Net cash flow is the additional cash a project will generate (sales revenue or cost savings) less annual costs incurred in processes such as the manufacture and sale of a product.

The heart of the forecast of net cash inflow is the sales forecast produced by the marketing department. This may possibly be inaccurate as it is a forecast. This inaccuracy may be magnified if there are also problems with the cost side of net cash inflow.


Follow the link below to see an example of a possible net cash flow pro-forma.

Net cash flow pro-forma

Notice that it is a cash flow forecast, not a profit forecast. We are concerned with real money here.

Cash inflows often tend to be overestimated.
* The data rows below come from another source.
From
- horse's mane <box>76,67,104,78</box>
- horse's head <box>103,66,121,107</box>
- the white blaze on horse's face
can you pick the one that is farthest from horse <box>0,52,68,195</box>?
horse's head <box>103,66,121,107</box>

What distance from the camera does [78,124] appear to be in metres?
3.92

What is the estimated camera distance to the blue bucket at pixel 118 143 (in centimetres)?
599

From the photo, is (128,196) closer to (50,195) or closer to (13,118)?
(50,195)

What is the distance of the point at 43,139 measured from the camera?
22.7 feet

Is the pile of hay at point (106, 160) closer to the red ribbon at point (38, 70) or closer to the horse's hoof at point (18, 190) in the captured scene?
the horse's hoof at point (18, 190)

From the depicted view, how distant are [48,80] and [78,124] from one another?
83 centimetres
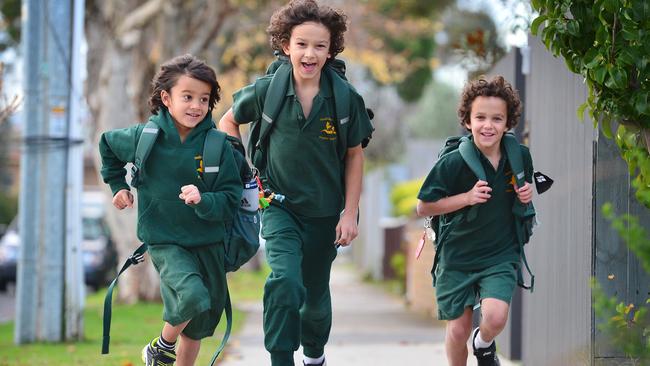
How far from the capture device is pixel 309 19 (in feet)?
18.4

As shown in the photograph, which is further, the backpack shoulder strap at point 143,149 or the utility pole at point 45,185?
the utility pole at point 45,185

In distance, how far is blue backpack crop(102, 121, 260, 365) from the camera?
533 cm

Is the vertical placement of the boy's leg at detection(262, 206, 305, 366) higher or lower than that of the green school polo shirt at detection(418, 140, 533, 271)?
lower

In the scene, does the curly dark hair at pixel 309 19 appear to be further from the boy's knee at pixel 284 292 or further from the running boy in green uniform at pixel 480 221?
the boy's knee at pixel 284 292

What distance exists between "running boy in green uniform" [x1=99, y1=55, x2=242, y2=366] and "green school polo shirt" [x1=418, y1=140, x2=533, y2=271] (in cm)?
103

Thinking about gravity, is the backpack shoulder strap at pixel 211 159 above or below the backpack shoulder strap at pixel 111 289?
above

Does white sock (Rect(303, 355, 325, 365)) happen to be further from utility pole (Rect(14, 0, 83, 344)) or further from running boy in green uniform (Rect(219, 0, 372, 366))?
utility pole (Rect(14, 0, 83, 344))

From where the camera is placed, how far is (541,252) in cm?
711

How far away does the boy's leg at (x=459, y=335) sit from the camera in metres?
5.62

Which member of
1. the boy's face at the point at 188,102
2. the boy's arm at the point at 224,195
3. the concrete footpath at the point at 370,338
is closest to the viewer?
the boy's arm at the point at 224,195

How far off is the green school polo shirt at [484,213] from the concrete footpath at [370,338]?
7.99ft

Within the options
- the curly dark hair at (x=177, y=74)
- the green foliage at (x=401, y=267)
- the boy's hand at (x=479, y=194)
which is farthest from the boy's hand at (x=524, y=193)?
the green foliage at (x=401, y=267)

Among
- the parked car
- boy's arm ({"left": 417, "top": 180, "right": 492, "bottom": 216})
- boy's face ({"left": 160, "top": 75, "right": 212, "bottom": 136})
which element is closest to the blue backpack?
boy's face ({"left": 160, "top": 75, "right": 212, "bottom": 136})

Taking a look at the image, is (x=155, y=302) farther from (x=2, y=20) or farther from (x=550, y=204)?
(x=550, y=204)
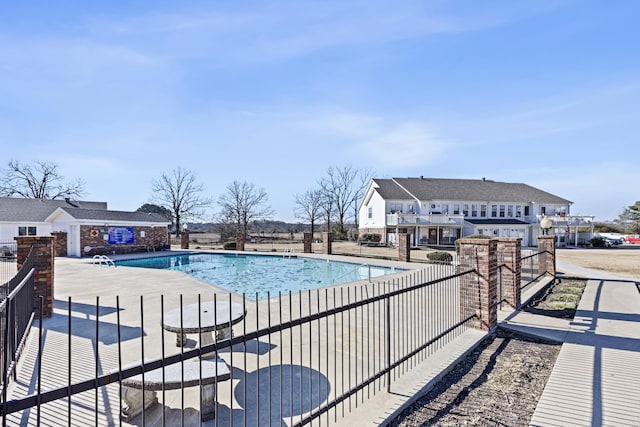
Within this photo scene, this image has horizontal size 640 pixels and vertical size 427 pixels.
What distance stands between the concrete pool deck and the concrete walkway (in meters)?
1.28

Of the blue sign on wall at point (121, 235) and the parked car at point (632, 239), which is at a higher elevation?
the blue sign on wall at point (121, 235)

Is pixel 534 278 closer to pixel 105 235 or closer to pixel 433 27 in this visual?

Brand managers who have committed themselves to their new product are rarely pessimistic about sales or they may do themselves out of a job! Marketing people tend to be optimists - the product will sell well - so the sales forecast will probably be an overestimate of the real situation.

Reasons for this inaccuracy are:

  • Firms do not work in a vacuum. They cannot predict accurately the actions of the competition, the development of the market, changes in consumer taste, and changes in the economy and government regulation.
  • Firms cannot always accurately predict the prices of materials or the cost of labour in advance. These prices may fluctuate daily.
  • The weather may be very unseasonable and cause sales to be different to the forecast.
  • Some other items, such as agricultural products are difficult to predict in advance.

August 2010

A severe drought destroyed one-fifth of the wheat crop in Russia, one of the world's largest exporters. The majority of the damage to Russia's wheat crop has been caused by the drought, one of the worst in decades as much of the country suffers through the hottest summer since record-keeping began 130 years ago. But in recent days, wildfires raging through much of western Russia have spread and there are fears that more fields will be lost.

Expectations that Russia will slash exports by at least 30 percent have sent wheat prices soaring. "Russia has become the price-maker on the market," said Dmitry Rylko, director general of the Institute for Agricultural Market Studies, who says he expects minimal exports.

Wheat prices on the Chicago Board of Trade surged in July by 42 percent, the biggest monthly gain in more than a half century, and are now the highest they have been in nearly two years. With no immediate end in sight for the drought in Russia, analysts expect prices to continue to rally.

Thus there is a considerable element of risk when cost figures are used; which is another reason to ensure a contingency is included in the budget. The results of investment appraisal need to be considered in the light of uncertainty in the market, the reliability of the source and the quality of the data involved. An allowance should be made for the risk element.